JPMorgan Reduces Apple Stock Price Forecast Due to Poor iPhone 17 Predictions and Postponed AI Earnings

JPMorgan Reduces Apple Stock Price Forecast Due to Poor iPhone 17 Predictions and Postponed AI Earnings

JPMorgan Reduces Apple Stock Price Forecast Due to Poor iPhone 17 Predictions and Postponed AI Earnings


Apple’s shares faced a small decline today as JPMorgan revised its price target, while still keeping its overall rating intact. Analyst Samik Chatterjee and his team have adjusted their forecasts for Apple’s medium-term revenue and profits, citing diminishing demand factors linked to the forthcoming iPhone 17 cycle.

### A 4.17% Decrease, But Rating Unchanged

Chatterjee has lowered his 12-month price target for Apple (AAPL) from $240 to $230, referencing subdued expectations for the iPhone 17, persistent macroeconomic difficulties, and a slower-than-expected advancement in Apple’s AI strategy to generate substantial returns. Nevertheless, the stock rating remains at “Overweight,” reflecting continued confidence in Apple’s long-term potential.

Chatterjee noted, “Our more pessimistic perspective regarding the volume outlook for iPhone 17 series aligns with our consistent expectations for a robust cycle in iPhone 18 series, especially with the introduction of a foldable smartphone and further development of AI features that have been long anticipated and postponed. (…) We project the iPhone 18 series will experience a more vigorous volume cycle, driven by significant updates in the products, including a foldable phone and enhanced AI-related functionalities.”
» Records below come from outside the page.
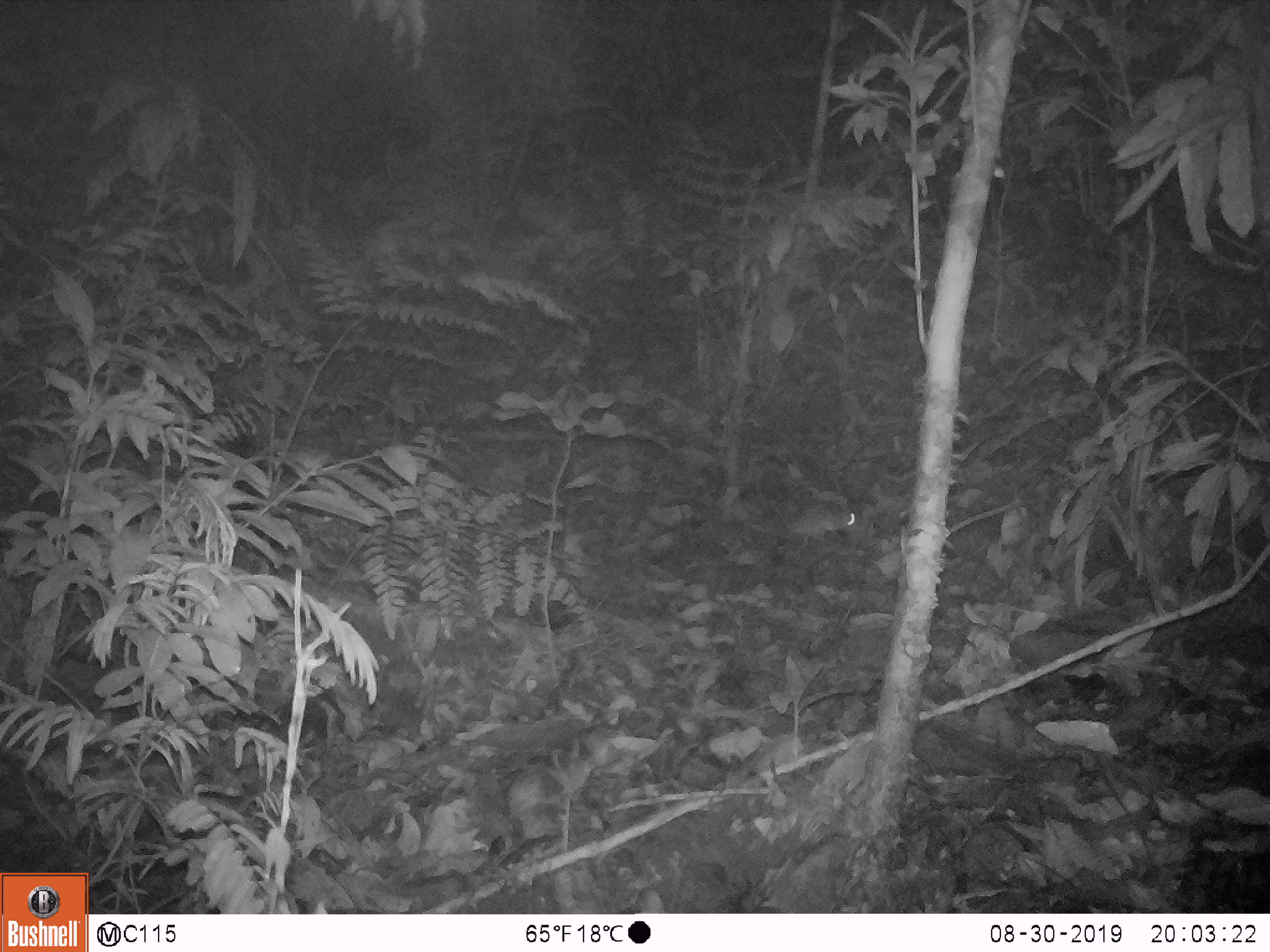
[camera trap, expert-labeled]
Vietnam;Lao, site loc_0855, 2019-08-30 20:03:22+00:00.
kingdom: Animalia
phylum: Chordata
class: Mammalia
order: Rodentia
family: Muridae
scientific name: Muridae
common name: old-world mice and rats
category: unidentified murid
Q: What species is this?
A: Unidentified murid (old-world mice and rats) (Muridae).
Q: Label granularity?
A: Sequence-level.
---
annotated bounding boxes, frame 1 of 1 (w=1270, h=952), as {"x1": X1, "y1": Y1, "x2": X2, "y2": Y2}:
unidentified murid: {"x1": 782, "y1": 495, "x2": 858, "y2": 548}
Reports suggest a slight decrease in consumer interest for upgrades this autumn, as earlier purchases this year—stimulated by expected tariff increases—likely brought demand forward. This pattern corresponds with recent projections, such as a Counterpoint report that highlighted early upgrade tendencies linked to pricing uncertainties during the US-China trade issues.

Analysts expect that short-term results will remain consistent, partly due to subsidies in China. However, JPMorgan forecasts slower growth in fiscal 2026, with considerable upside anticipated only by 2027, when Apple’s AI initiatives are expected to begin significantly influencing its financial outcomes.

As of today, Apple’s shares closed at $201, representing a slight decrease of 0.28%.